Sabato 22 settembre, alle 18, Edoardo Novelli parla de “Le campagne elettorali in italia. protagonisti, strumenti, teorie”. Momento centrale delle moderne democrazie, nel corso degli anni le campagne elettorali si sono trasformate. Pubblicitari, sondaggisti, esperti di marketing, hanno sostituito militanti, partiti e candidati; tecniche di campaigning e spot, strategie di media management e storytelling, la rete e i social network hanno preso il posto di manifesti, comizi, volantini.

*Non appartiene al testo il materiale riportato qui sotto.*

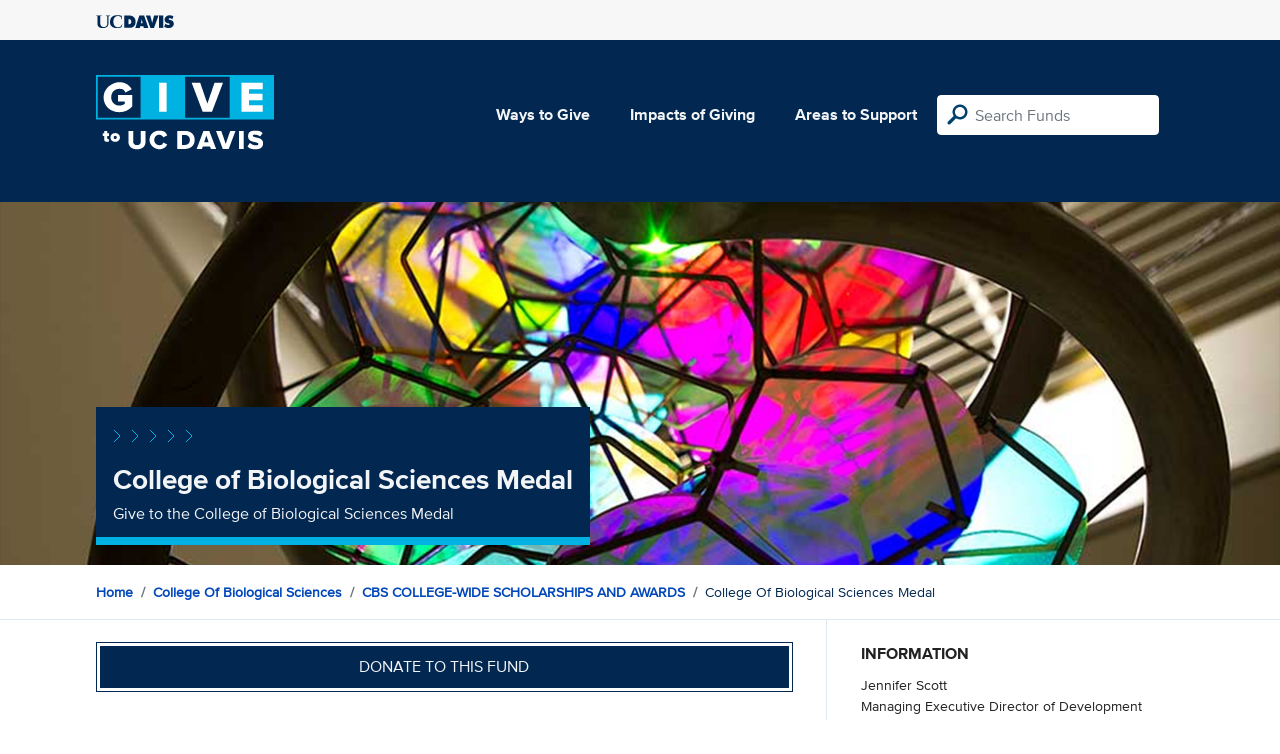

--- FILE ---
content_type: text/html; charset=utf-8
request_url: https://give.ucdavis.edu/Fund/SimilarTo/122509?areacode=BIOS&topLevelAreaCode=BIOS&tags=excellence%2Cscholarship%2Cstudents%2Cinnovation%2Cresearch
body_size: -144
content:
        <div class="col-12 col-md-4 related-fund">
            <a href="/BIOS/322458">
                <img class="respo" alt="College of Biological Sciences Undergraduate Support" src="https://give.blob.core.windows.net/giveupload/29e81c81-3dc3-47e6-a19d-cdace5addc43-main-image-dnasculpture-small.png" />
                <h3>College of Biological Sciences Undergraduate Support</h3>

            <p>Give to the College of Biological Sciences Undergraduate Support</p>
            </a>
        </div>
        <div class="col-12 col-md-4 related-fund">
            <a href="/BIOS/322457">
                <img class="respo" alt="College of Biological Sciences Graduate Support" src="https://give.blob.core.windows.net/giveupload/29e81c81-3dc3-47e6-a19d-cdace5addc43-main-image-dnasculpture-small.png" />
                <h3>College of Biological Sciences Graduate Support</h3>

            <p>Support the College of Biological Sciences Graduate Support</p>
            </a>
        </div>
        <div class="col-12 col-md-4 related-fund">
            <a href="/BIOS/324392">
                <img class="respo" alt="Quantitative Biology Program Support Fund" src="https://give.blob.core.windows.net/giveupload/29e81c81-3dc3-47e6-a19d-cdace5addc43-main-image-dnasculpture-small.png" />
                <h3>Quantitative Biology Program Support Fund</h3>

            <p>Quantitative Biology Program Support Fund</p>
            </a>
        </div>


--- FILE ---
content_type: image/svg+xml
request_url: https://give.ucdavis.edu/Content/images/search.svg
body_size: 346
content:
<?xml version="1.0" encoding="UTF-8" standalone="no"?>
<svg width="22px" height="22px" viewBox="0 0 22 22" version="1.1" xmlns="http://www.w3.org/2000/svg" xmlns:xlink="http://www.w3.org/1999/xlink" xmlns:sketch="http://www.bohemiancoding.com/sketch/ns">
    <!-- Generator: Sketch 3.0.4 (8053) - http://www.bohemiancoding.com/sketch -->
    <title>search</title>
    <desc>Created with Sketch.</desc>
    <defs></defs>
    <g id="Page-1" stroke="none" stroke-width="1" fill="none" fill-rule="evenodd" sketch:type="MSPage">
        <g id="landing-page" sketch:type="MSArtboardGroup" transform="translate(-499.000000, -23.000000)" fill="#00416E">
            <g id="head" sketch:type="MSLayerGroup" transform="translate(0.000000, -1.000000)">
                <g id="search" transform="translate(479.000000, 14.000000)" sketch:type="MSShapeGroup">
                    <path d="M33.0000315,10.4999685 C28.856513,10.4999685 25.5000315,13.85645 25.5000315,17.9999685 C25.5000315,19.48145 25.9166981,20.8471908 26.6574389,22.0045982 L20.9861426,27.6527463 C20.3379944,28.3008945 20.3379944,29.3657093 20.9861426,30.0138574 C21.3102167,30.3379315 21.7268833,30.4999685 22.1666981,30.4999685 C22.5833648,30.4999685 23.0231796,30.3379315 23.3472537,30.0138574 L28.9954018,24.3425611 C30.1528092,25.0833019 31.51855,25.4999685 33.0000315,25.4999685 C37.14355,25.4999685 40.5000315,22.143487 40.5000315,17.9999685 C40.5000315,13.85645 37.14355,10.4999685 33.0000315,10.4999685 Z M33.0000315,22.9999685 C30.2454018,22.9999685 28.0000315,20.7545982 28.0000315,17.9999685 C28.0000315,15.2453389 30.2454018,12.9999685 33.0000315,12.9999685 C35.7546611,12.9999685 38.0000315,15.2453389 38.0000315,17.9999685 C38.0000315,20.7545982 35.7546611,22.9999685 33.0000315,22.9999685 Z"></path>
                </g>
            </g>
        </g>
    </g>
</svg>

Alle 19 Alessandro Gilioli con “Twit Republic, così la politica è diventata un social media”. Colloqui con Alessandro Gilioli, Vicedirettore dell’Espresso. La trasformazione ormai sembra completata: la politica è diventata comunicazione social. Possono più un twit o un post che dieci provvedimenti governativi. Ma la democrazia in tutto questo?

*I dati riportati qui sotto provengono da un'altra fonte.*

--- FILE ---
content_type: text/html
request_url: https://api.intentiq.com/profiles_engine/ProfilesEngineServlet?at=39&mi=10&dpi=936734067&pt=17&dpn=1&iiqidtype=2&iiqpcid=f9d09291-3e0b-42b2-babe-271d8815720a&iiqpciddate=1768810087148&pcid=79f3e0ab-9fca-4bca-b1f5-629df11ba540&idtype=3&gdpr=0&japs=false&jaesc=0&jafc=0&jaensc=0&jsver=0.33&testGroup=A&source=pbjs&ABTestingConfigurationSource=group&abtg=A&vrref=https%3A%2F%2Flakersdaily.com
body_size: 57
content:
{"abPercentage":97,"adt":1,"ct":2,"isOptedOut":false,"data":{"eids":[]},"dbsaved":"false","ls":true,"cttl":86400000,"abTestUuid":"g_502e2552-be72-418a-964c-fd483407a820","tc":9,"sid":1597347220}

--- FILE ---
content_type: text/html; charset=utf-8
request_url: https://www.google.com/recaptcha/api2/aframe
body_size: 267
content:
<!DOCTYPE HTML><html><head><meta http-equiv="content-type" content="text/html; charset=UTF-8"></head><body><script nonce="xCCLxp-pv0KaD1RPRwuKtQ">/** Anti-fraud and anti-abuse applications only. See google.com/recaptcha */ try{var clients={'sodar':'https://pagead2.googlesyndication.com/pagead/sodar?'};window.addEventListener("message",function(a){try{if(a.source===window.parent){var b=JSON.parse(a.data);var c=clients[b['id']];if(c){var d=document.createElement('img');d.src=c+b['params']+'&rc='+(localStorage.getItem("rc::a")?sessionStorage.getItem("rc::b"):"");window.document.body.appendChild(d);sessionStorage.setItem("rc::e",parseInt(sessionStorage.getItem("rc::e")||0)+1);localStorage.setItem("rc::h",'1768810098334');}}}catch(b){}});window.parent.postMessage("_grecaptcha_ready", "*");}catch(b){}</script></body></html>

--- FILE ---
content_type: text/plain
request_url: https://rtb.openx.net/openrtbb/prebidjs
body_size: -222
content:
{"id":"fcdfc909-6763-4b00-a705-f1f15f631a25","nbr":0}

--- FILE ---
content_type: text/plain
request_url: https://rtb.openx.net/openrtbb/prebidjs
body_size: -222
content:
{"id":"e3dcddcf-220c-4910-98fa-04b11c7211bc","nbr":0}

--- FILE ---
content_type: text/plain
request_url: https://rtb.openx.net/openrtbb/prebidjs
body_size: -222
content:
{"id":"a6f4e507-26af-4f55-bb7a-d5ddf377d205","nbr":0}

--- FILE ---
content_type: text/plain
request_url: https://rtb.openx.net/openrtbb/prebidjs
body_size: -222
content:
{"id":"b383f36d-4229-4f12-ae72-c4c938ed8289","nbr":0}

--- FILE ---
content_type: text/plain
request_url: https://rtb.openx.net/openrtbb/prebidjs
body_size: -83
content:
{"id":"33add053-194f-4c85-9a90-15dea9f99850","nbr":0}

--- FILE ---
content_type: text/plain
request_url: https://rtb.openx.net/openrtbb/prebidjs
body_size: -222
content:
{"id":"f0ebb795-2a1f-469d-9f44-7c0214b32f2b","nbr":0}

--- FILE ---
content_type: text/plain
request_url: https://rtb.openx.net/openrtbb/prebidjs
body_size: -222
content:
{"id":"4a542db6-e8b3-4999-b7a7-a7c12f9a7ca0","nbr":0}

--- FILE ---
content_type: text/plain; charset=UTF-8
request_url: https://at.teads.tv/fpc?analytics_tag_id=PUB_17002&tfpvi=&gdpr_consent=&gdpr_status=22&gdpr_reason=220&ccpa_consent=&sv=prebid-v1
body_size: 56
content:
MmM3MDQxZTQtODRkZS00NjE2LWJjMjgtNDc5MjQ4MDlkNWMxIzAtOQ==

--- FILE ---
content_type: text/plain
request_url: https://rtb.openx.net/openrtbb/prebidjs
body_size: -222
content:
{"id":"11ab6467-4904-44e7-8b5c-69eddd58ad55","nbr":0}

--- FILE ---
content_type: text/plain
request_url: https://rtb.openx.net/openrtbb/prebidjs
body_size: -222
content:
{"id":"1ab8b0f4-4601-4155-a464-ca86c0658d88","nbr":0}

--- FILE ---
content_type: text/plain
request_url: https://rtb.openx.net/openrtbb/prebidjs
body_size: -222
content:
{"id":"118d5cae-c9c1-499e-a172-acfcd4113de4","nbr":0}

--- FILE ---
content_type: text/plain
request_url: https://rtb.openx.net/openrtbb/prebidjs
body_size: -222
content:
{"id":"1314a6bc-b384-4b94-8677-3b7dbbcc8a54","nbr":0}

Alle 21,30 Piergiorgio Odifreddi con “La democrazia non esiste. Critica matematica della ragione politica”.
Imparare a ragionare politicamente e a formulare domande indiscrete, a partire da quella primordiale: siamo cittadini di un sistema democratico e palese, o sudditi di un regime totalitario e invisibile?

Domenica 23 settembre alle 16 Luigi Di Gregorio con “Demopatia”. La crisi delle democrazie contemporanee spiegata attraverso i mutamenti del demos. Come siamo cambiati e perché? E quanto questi cambiamenti impattano sul presente e sul futuro democratico?

Alle 17, Francesca Scopelliti, Sergio Talamo e Vittorio Pezzuto con “Enzo Tortora, lettere a Francesca”.
A quasi trent’anni dalla morte di Enzo Tortora, la sua compagna Francesca Scopelliti consegna alla memoria degli italiani una selezione delle lettere che il celebre giornalista e presentatore televisivo le scrisse dall’inferno del carcere nel quale era stato sbattuto per “pentito” dire.

Alle 18, Marco Ferrante parla di “Marchionne”. Alla fine dell’«era Marchionne», mentre sono ancora vive le polemiche tra sostenitori e detrattori, Marco Ferrante delinea un penetrante profilo della sua figura di leader solitario.

Infine alle 19, Stefano Feltri con Populismo sovrano. Spaventati dai fantasmi di una sovranità che sembra svanire, stiamo distruggendo proprio quegli strumenti che ci consentirebbero di ricostruirla in un mondo che non è più quello dominato dagli Stati nazionali.